[START Data extract]

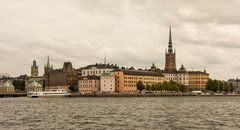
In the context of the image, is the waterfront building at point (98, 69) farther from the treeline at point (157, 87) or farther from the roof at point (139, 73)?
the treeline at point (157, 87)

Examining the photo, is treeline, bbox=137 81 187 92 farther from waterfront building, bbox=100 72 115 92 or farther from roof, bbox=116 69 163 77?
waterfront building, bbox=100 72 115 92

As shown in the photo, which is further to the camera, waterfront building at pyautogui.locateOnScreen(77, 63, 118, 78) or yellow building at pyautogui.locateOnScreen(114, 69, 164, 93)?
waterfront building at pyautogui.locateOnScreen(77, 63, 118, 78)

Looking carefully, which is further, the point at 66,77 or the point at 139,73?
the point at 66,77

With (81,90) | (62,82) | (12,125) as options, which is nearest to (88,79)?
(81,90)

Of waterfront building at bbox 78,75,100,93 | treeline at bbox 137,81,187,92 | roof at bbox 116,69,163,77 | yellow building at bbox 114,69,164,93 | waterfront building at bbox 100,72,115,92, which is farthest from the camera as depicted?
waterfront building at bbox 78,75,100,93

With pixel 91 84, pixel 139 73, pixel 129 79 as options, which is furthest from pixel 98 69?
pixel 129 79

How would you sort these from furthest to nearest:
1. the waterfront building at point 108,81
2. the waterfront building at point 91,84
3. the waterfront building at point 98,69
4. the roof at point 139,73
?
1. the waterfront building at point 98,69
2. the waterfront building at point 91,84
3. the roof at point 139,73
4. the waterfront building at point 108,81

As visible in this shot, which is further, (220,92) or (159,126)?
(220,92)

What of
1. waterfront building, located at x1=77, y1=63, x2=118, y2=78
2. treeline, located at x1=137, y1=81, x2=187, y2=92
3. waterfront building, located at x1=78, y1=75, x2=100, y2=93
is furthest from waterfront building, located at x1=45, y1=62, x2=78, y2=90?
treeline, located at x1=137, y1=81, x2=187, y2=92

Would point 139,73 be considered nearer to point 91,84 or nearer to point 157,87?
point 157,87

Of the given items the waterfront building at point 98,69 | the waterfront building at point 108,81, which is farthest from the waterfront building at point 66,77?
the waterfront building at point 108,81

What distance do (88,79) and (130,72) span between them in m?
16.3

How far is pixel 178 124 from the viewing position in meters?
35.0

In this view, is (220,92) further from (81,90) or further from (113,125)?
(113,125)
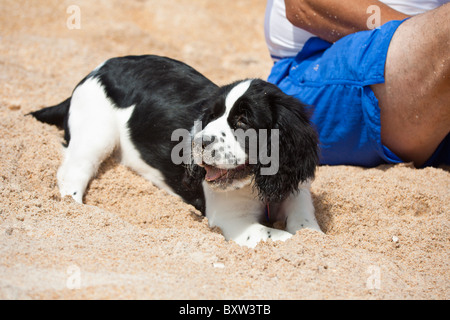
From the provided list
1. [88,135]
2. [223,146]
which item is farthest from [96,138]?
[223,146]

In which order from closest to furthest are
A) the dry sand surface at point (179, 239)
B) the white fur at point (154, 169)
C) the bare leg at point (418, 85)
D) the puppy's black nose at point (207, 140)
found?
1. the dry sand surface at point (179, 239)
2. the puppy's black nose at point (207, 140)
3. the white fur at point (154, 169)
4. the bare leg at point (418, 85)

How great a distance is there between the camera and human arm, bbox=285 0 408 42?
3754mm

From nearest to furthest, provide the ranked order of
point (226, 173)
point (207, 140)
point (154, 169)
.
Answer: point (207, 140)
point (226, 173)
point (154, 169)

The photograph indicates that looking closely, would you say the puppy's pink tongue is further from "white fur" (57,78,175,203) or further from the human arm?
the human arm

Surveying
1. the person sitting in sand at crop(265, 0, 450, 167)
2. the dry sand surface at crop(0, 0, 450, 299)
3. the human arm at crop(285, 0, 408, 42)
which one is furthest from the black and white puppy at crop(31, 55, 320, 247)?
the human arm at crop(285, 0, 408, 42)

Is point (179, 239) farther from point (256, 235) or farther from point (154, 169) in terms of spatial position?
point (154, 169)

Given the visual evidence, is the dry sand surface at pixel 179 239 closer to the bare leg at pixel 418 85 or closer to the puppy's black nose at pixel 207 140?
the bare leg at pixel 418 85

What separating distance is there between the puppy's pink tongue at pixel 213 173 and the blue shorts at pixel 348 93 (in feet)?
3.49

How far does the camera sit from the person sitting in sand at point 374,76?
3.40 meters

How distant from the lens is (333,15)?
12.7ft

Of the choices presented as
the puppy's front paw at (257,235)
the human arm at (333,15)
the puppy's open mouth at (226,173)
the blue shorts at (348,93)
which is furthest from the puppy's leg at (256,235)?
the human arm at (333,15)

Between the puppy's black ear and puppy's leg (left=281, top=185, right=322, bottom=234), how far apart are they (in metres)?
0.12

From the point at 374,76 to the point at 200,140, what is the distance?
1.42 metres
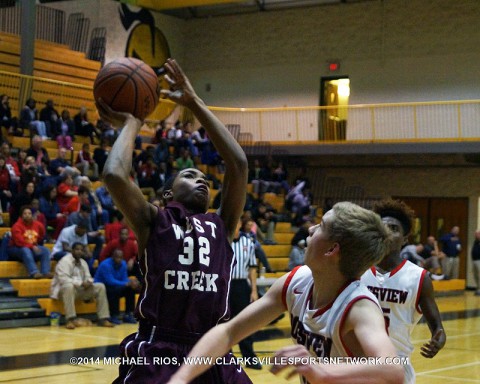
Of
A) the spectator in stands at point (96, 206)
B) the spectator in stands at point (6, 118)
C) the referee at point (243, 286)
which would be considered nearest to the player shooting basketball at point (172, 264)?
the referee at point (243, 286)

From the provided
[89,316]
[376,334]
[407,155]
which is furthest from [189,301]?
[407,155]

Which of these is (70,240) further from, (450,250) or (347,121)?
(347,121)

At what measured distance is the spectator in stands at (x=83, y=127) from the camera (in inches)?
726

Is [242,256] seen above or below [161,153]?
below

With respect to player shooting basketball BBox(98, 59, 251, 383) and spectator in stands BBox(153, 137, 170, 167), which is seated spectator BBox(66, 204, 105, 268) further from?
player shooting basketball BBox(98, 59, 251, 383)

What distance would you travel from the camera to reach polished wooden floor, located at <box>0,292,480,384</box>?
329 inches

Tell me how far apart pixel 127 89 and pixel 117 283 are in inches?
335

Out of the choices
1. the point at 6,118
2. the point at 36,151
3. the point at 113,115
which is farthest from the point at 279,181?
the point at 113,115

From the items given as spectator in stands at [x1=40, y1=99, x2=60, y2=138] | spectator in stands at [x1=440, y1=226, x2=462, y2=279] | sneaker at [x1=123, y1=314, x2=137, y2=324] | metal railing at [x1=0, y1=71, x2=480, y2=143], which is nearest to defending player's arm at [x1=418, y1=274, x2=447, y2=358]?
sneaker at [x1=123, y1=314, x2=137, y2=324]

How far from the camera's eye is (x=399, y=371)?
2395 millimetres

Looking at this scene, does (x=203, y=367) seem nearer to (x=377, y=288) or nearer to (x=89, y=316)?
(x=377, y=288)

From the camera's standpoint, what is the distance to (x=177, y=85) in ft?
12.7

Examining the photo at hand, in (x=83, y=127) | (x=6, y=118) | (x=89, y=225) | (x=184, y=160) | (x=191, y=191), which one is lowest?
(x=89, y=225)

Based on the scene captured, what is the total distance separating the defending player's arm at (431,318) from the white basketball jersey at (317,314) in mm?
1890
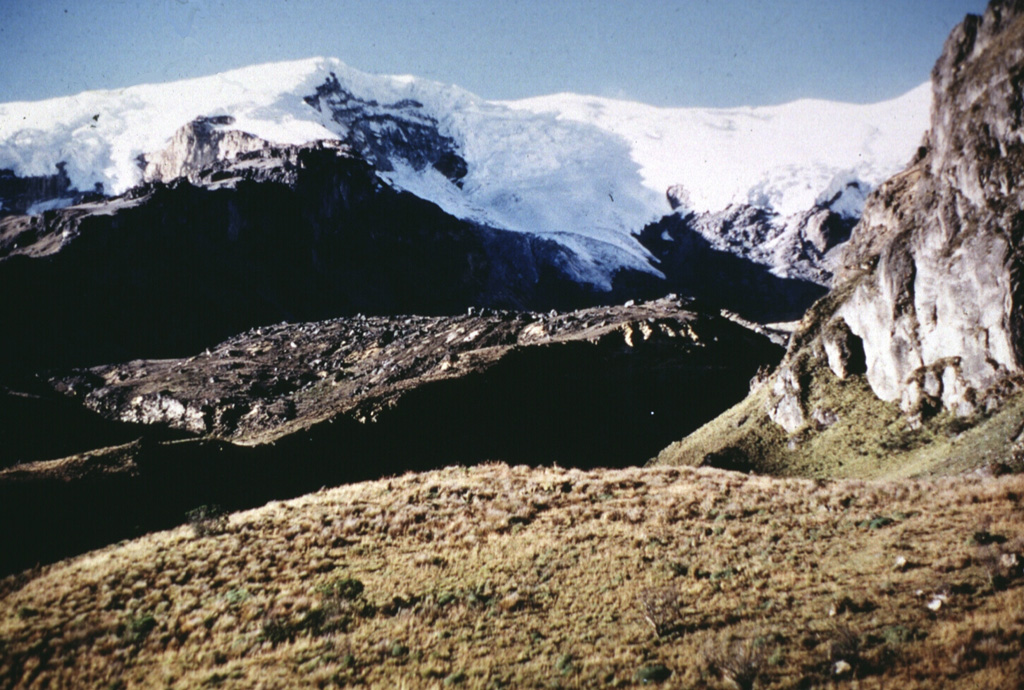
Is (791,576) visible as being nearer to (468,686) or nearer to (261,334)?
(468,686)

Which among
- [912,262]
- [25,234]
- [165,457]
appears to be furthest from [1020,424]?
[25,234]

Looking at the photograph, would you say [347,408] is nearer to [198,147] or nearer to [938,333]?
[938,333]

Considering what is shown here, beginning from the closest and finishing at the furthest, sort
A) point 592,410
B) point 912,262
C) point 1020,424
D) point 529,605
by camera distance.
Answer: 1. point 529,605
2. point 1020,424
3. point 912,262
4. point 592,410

[END Data extract]

Goal of the exercise -
Copy out the lines of the listing exactly as they appear, starting with the line that has "In which order from closest to furthest are" and ending after the line that has "2. the puppy's black nose at point (207, 140)".

Output below -
In which order from closest to furthest are
A) the dry sand surface at point (179, 239)
B) the white fur at point (154, 169)
C) the bare leg at point (418, 85)
D) the puppy's black nose at point (207, 140)
found?
1. the dry sand surface at point (179, 239)
2. the puppy's black nose at point (207, 140)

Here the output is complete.